» CONSIGNE:
Citez fidèlement le compte rendu d’audience, en commençant à « Dans ses contre-répliques, Me » et en terminant à « ses observations antérieures. ».

» PASSAGE PRÉSENTÉ:
↓

Dans ses contre-répliques, Me Adiss Salami déclare invoquer l’article 319 du Code pénal qui dispose de l’homicide involontaire. Il dit réitérer ses observations antérieures.
La cour se retire pour délibérer. Elle retient Bernadette Gbèdohoun dans les liens de l’accusation et la condamne à cinq ans de travaux forcés. Ayant déjà fait plus de quatre ans pour avoir été mis sous mandat de dépôt le 31 mai 2012, elle recouvrera sa liberté le 31 mai 2017, soit dans 41 jours.

↑

» MATÉRIEL FOURNI:

↓

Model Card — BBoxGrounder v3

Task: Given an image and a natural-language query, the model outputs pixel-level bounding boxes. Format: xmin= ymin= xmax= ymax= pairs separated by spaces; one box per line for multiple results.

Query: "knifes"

↑
↓

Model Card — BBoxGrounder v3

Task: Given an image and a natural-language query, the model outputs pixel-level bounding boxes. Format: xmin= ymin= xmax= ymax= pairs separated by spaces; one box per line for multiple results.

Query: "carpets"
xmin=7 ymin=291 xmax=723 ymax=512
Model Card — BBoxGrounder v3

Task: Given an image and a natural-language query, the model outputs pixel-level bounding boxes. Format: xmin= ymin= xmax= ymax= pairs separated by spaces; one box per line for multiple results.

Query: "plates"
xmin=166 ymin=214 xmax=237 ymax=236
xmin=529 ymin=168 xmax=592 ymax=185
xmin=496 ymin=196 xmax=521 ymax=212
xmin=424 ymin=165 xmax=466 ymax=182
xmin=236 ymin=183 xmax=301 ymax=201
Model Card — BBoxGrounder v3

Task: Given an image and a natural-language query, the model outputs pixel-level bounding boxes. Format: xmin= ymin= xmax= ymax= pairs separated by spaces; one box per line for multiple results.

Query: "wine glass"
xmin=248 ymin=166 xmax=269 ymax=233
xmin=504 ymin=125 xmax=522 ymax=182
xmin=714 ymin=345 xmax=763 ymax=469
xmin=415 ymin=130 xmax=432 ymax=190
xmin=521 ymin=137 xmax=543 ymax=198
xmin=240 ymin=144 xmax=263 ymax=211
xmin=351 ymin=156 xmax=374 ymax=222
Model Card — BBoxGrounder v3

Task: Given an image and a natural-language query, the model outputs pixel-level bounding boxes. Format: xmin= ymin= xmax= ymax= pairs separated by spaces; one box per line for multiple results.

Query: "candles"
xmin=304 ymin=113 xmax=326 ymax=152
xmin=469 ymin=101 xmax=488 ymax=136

↑

» RÉPONSE PROPOSÉE:
Dans ses contre-répliques, Me Adiss Salami déclare invoquer l’article 319 du Code pénal qui dispose de l’homicide involontaire. Il dit réitérer ses observations antérieures.